Annoyed and irritated now, Minerva looked up, to shoo the little menace out of her space, when suddenly tears welled up in her eyes.

Alarmed, she removed her glasses to rub at her itchy eyelids, but she wasn't able to rid herself of the image-

Three boys, two of them grinning that carbon-copy mischief grin, stood in front of her desk.

Awe, c'mon, McGonny, one seemed to say, hazel eyes daring, and the other said Tell him about us! with grey irises as earnest as they had ever been in life. His father would be happy, added the kind-looking one gently.

And, with a heart that was full of sorrow for her three lost students, all so young before their murders, McGonagall began to tell James Sirius Potter about his ancestors- most of them not even blood relatives, but contributing significantly to his history.

Your grandfather was.. Quite like you, she said haltingly, then added

Well, he had a best friend. A few, actually.

Ha! I've got a few too! was James' last interruption before the woman began her story.

It was a colder night than usual for September.


McGonagall looked around the entrance hall, drawing her tartan coat tightly around her shoulders uncomfortably, shivering in this unusually chilly draft. She had explained the Sorting Hat to the students and now they were all in line, waiting their turn for destiny or personality or choice or whatever to determine their Houses.

"Black, Sirius," she called, and a boy with a ridiculous amount of long black hair and clear grey eyes swaggered- yes, swaggered- up to the stool.

"Gryffindor," the hat proclaimed as soon as it touched his head.

"Black, Bellatrix," and "Black, Narcissa," the professor reminisced, were both Slytherins. The Blacks were an ancient pure-blood family, and they all had nasty tempers. But this boy was a Gryffindor...

Several more people went by.

"Lupin, Remus," caught her eye, with a mop of neat brown hair, ragged robes, and amber eyes. He walked as if with a limp. She made a mental note to put him on the book loan list for less fortunate students. The Sorting Hat opened its mouth- "Gryffindor," made her relax, he was in her House. She had already begun to feel protective.
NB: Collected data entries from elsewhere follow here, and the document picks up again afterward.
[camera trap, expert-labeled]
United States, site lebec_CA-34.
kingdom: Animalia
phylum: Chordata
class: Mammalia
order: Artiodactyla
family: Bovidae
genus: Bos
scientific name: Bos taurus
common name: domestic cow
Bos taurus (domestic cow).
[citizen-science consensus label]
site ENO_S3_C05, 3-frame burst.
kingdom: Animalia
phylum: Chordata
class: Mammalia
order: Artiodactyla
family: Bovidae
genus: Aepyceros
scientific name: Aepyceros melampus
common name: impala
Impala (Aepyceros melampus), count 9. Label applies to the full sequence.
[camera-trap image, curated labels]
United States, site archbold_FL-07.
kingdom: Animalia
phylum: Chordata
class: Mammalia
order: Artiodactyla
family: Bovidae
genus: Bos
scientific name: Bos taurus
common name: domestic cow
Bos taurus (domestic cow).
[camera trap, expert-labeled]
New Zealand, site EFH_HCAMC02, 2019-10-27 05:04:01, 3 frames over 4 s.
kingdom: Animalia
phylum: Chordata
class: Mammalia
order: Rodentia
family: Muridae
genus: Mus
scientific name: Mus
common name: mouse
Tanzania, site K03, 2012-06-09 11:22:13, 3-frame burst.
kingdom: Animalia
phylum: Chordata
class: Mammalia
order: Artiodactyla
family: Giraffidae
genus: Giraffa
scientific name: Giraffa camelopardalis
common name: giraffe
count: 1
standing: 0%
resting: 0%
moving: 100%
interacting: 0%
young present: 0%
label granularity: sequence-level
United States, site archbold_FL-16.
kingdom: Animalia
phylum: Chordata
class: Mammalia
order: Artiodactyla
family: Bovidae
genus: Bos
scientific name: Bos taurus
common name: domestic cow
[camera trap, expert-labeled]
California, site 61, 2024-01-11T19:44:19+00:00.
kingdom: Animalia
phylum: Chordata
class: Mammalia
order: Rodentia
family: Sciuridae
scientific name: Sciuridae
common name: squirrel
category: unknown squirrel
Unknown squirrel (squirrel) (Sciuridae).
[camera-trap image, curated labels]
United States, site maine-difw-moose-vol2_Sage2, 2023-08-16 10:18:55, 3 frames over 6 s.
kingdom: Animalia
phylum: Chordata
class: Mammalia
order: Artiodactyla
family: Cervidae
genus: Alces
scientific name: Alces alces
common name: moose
"Potter, James," the boy who had gotten a detention on the train already, had a shock of unruly dark hair he ran his hands through constantly, and hazel eyes that were huge and arrogant. "Gryffindor," the hat said immediately, and James leapt off the stool and ran over to join Sirius at the table.

Over the next few days of school, the three boys' faces kept popping up in the oddest spots.

They already had a knack for getting in trouble, but Remus, bless him, tended to try and talk them out of it.

In class, they were all brilliant, Sirius leaping up to call out something that put the class in stitches and himself in detention, James tossing things around like one of those Muggle ball-base- was that what they were called?-players, and Remus with his soft, correct answers coming from that face wise beyond his years.

"BlackPotterLupin," in my office now," was common, although plenty of the time it was just "Black," just "Potter," or whenever bad things happened, "'GET IN MY OFFICE BLACK AND POTTER BEFORE YOU GET IN MORE TROUBLE THAN YOU ARE ALREADY IN!"

As they grew, so did the scope of their pranks, and by seventh year, they all left, taking the times with them. McGonagall, who was not a nostalgic person, found herself missing the days of whipped cream in pillowcases and sun-streaked and tan boys with a wide variety of hair colors yelling outside her window and those spectacular Quidditch games where James saved the day and his friends screamed his name through their thick layer of gold and red face paint, the times they'd talked their way out of detention, the pointing fingers of accusation at that boy they liked to harass.

Then they all fell victim to the Second Wizarding War, and she knew she would never, ever see those times again.


James looked over, sadly. I feel bad none of them lived, he remarked, just as his friends came in, asking where he was and what he was doing talking with that old lady, his friends looking heartbreakingly like her old students, his friends, one with dark hair, the other with wise eyes.

McGonagall tried not to, but she knew at some point during this year she'd fall into calling them "Remus," "Sirius" and "James" so often they answered to it.